Senate confirms Sotomayor for Supreme Court

(AP) - The Senate confirmed Sonia Sotomayor Thursday as the first Hispanic justice on the Supreme Court.
The vote was 68-31 for Sotomayor, President Barack Obama's first high court nominee. She becomes the 111th justice and just the third woman to serve.
Said the president Thursday after the vote: "With this historic vote, the Senate has affirmed that Justice Sotomayor has the intellect, the temperament, the history, the integrity and the independence of mind to ably serve on our nation's highest court."
Democrats praised the 55-year-old Sotomayor as a mainstream moderate. But most Republicans voted against her, saying she'd bring personal bias and a liberal agenda to the bench.
Senators took the rare step of assembling at their desks on the Senate floor for the historic occasion, rising from their seats to cast their votes.

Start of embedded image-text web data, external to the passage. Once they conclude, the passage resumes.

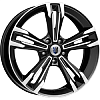 Диск K&K Каррера Алмаз Черн 7x18 5x114.3 ET41 DIA67.1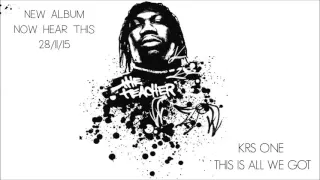 KRS ONE - THIS IS ALL WE GOT (PROD HELL MAF)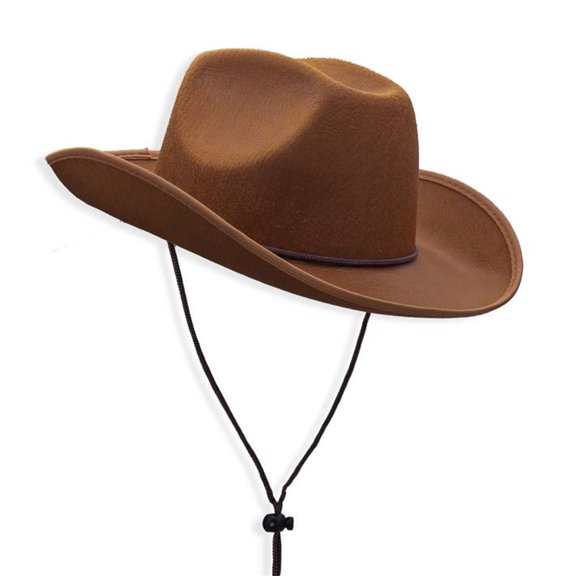 jiaxiM Mens Cowboy Hat Women Men Western Cowboy Hat Wide Brim Cattle Head Belted Cowgirl Hat Felt Jazz Cap for Rodeo Party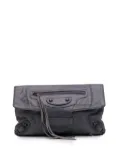 Balenciaga Pre-Owned 2015 Lambskin Motocross Classic City clutch bag - Purple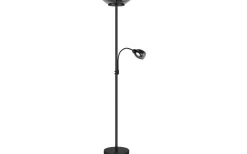 Gerry Golvlampa 2xE27 + E14 mattsvart med läslampa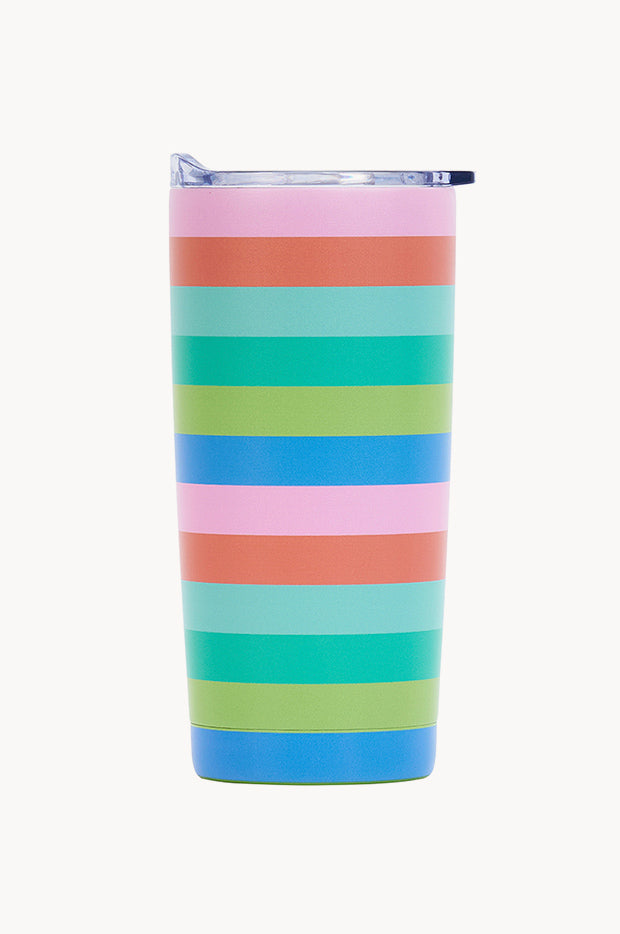 Bright Stripes Smoothie Tumbler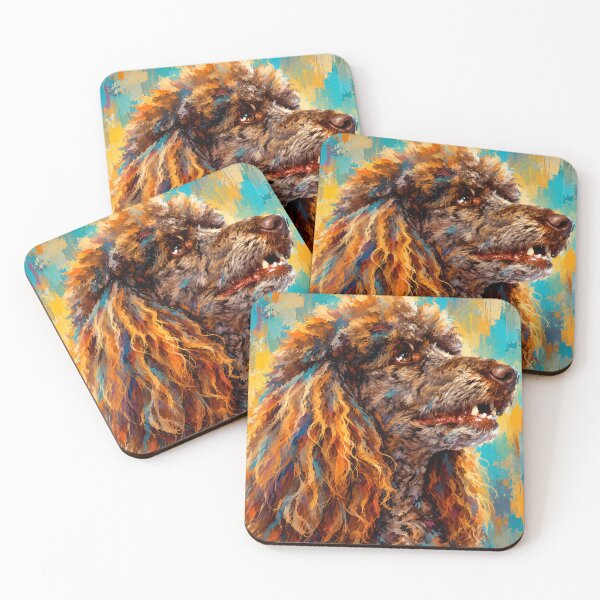 Item preview, Colourful English Cocker Spaniel Portrait - Vibrant Abstract Dog Art designed and sold by shrolts.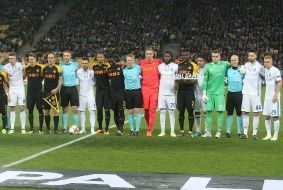 Players FC "Dynamo" (Kiev) and FC "Young Boys" (Switzerland)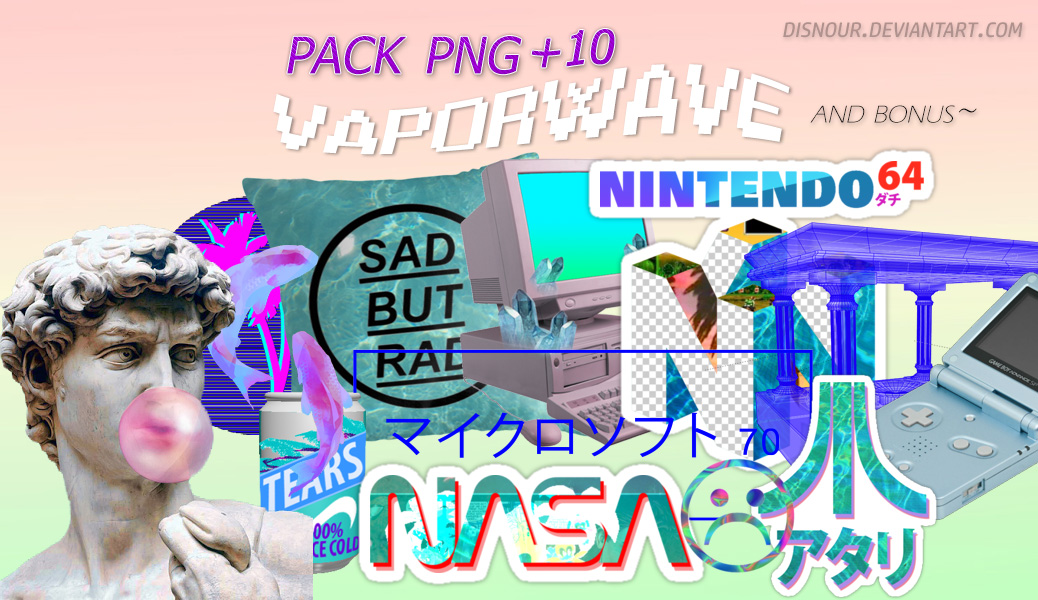 Pack PNG ~ V a p o r w a v e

She replaces retiring Justice David Souter, a liberal named by a Republican president, and she is not expected to alter the court's ideological split.
Still, Republicans and Democrats were deeply at odds over confirming Sotomayor, and the battle over her nomination highlighted profound philosophical disagreements that will shape future battles over the court's makeup as Obama looks to another likely vacancy - perhaps more than one- while he's in the White House.
Sotomayor will be sworn in Saturday by Chief Justice John Roberts.
The Senate chamber was heavy with history as senators cast their votes in turn. Sen. Robert Byrd, 91, a Democrat and the longest-serving senator who has been in frail health following a long hospitalization for infections earlier this year, was brought in in a wheelchair when it was his turn, making just his second return to the Senate since his release in June to cast his vote forSotomayor.
In the final tally, just nine Republicans joined majority Democrats and the Senate's two independents to support Sotomayor's confirmation.